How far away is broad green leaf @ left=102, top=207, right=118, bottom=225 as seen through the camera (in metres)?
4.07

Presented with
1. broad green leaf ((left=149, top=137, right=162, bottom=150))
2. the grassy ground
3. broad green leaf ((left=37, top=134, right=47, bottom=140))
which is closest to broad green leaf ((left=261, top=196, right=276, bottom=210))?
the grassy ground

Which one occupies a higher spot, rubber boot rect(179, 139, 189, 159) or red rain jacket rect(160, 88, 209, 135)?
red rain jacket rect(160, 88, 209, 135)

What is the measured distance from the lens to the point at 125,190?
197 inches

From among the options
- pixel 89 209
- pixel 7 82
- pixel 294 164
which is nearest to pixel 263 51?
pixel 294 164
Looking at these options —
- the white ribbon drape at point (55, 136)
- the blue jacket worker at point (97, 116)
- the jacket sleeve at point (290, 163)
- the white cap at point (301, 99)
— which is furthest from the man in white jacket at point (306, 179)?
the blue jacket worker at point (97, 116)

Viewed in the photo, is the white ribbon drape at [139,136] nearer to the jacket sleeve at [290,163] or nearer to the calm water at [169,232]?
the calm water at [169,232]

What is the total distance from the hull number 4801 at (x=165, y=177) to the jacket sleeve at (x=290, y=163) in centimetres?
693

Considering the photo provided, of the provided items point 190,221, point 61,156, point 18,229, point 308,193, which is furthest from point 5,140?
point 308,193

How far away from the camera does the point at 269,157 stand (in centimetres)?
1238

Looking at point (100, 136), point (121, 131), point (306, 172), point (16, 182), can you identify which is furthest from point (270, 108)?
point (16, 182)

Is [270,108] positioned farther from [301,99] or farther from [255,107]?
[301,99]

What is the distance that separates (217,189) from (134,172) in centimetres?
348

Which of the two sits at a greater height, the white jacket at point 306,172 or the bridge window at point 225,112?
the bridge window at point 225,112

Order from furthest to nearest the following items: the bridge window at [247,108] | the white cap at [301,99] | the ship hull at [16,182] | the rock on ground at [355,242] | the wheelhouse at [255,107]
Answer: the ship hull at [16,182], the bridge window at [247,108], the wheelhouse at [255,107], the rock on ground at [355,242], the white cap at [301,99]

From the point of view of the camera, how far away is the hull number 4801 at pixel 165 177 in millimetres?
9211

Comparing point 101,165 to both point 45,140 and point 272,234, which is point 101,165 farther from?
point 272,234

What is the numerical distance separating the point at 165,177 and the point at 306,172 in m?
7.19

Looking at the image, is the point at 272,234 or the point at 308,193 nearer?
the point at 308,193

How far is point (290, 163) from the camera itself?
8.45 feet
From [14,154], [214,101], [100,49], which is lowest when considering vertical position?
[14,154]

● WHAT YOU WILL DO
Rescale the records from the line containing "How far is point" through the end of the records, inclusive, and give those lines again, requests included. Multiply every distance and coordinate in the answers by 0.7 and round each result to as many decimal places as the original had, with halves rounded up.

● TASK ANSWER
How far is point (290, 163) from the camera itself?
5.92 feet
From [14,154], [214,101], [100,49], which is lowest when considering vertical position?
[10,108]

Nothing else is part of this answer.